Since becoming pope, Francis has promised to open the records.
Although the Holy See waits seven decades after the conclusion of a pontificate to open up the related archives, it has been under pressure from the Jewish world to make the documentation available.
In 2014, Francis condemned anti-Semitism, but appeared to defend Pius’s role during the Shoah.
“I don’t want to say that Pius XII did not make any mistakes—I myself make many—but he has to be seen in the context of that era,” he told the Spanish newspaper La Vanguardia. “For example, was it better for him not to speak out so that more Jews were not killed, or that he speak out?”
Acknowledge the failures and the efforts made
Nonetheless, Jewish groups applauded Francis’s announcement on Monday.
“Yad Vashem commends the Vatican’s decision to open the Pius XII Archives, covering the years 1939-1958,” said Israel’s Holocaust museum in a statement. “For years, Yad Vashem has called for the opening of these archives, which will enable objective and open research, as well as comprehensive discourse on issues related to the conduct of the Vatican in particular, and the Catholic Church in general, during the Holocaust.”
Added the museum, “Yad Vashem expects that researchers will be granted full access to all documents stored in the archives.”
American Jewish Committee’s international director of interreligious affairs said “Pope Francis’s decision to make these materials now fully open and available for international scholarly research is enormously important to Catholic-Jewish relations.”

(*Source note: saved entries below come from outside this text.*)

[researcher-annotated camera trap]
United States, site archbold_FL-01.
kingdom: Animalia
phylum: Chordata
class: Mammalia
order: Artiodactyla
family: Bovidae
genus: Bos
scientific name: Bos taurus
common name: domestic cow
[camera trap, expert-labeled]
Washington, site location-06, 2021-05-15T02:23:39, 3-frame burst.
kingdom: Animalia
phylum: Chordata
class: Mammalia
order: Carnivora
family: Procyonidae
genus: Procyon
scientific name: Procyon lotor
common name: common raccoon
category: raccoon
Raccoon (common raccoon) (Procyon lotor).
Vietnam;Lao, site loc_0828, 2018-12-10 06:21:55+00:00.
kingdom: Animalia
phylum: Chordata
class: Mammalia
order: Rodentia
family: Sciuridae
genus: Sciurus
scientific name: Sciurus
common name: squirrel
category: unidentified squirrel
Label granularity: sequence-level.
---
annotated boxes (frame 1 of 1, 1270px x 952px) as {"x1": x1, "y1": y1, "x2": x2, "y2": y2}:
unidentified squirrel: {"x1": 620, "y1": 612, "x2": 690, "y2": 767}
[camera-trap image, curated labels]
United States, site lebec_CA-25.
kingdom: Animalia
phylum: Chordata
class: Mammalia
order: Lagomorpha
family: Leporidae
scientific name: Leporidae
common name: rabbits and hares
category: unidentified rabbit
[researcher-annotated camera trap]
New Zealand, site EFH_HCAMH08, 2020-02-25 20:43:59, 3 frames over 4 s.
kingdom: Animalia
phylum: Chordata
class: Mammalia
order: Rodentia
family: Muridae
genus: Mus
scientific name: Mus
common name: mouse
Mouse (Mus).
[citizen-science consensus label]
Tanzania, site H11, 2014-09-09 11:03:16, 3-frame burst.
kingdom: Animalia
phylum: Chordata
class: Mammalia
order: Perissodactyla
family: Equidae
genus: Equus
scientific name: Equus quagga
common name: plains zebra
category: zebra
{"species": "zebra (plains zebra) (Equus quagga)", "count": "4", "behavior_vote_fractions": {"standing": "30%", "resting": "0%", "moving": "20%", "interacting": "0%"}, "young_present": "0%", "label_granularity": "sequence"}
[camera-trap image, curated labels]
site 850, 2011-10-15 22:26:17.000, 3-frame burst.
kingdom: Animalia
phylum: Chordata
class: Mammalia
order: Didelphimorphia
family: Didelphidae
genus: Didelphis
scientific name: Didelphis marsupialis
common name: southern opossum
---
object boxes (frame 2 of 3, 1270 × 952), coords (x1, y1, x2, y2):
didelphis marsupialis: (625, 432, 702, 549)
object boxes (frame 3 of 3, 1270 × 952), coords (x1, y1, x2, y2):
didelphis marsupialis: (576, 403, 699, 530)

“It is particularly important that experts from the leading Holocaust memorial institutes in Israel and the United States objectively evaluate as best as possible the historical record of that most terrible of times—to acknowledge both the failures, as well as the valiant efforts made during the period of the systematic murder of 6 million Jews,” he added.
“B’nai B’rith commends the decision of Pope Francis … to open the archives’ section covering the Holocaust-era papacy of Pius XII,” said the organization in a statement. “While some Catholics have maintained that Pius opposed the evils of Nazism and even seek his recognition as a saint, many Holocaust survivors and others say that the wartime pontiff failed to actively and unequivocally use the church’s moral authority to resist Hitler’s genocide and the deep anti-Semitism in which it was rooted.”
The organization also said, “Although the Jewish community never seeks to intervene in the internal processes of other faith groups, there must be no obfuscation of major leaders’ roles during the period of the Third Reich, particularly considering the heroism of those individuals who bravely did everything possible to stand against the most systematic and documented mass murder in history. The Catholic-Jewish friendship has made unprecedented strides in the decades since World War II, thanks in large part to the church’s efforts at introspection and outreach, and we are optimistic that a full acknowledgment even of difficult aspects of the past will further contribute to this blossoming in the future.”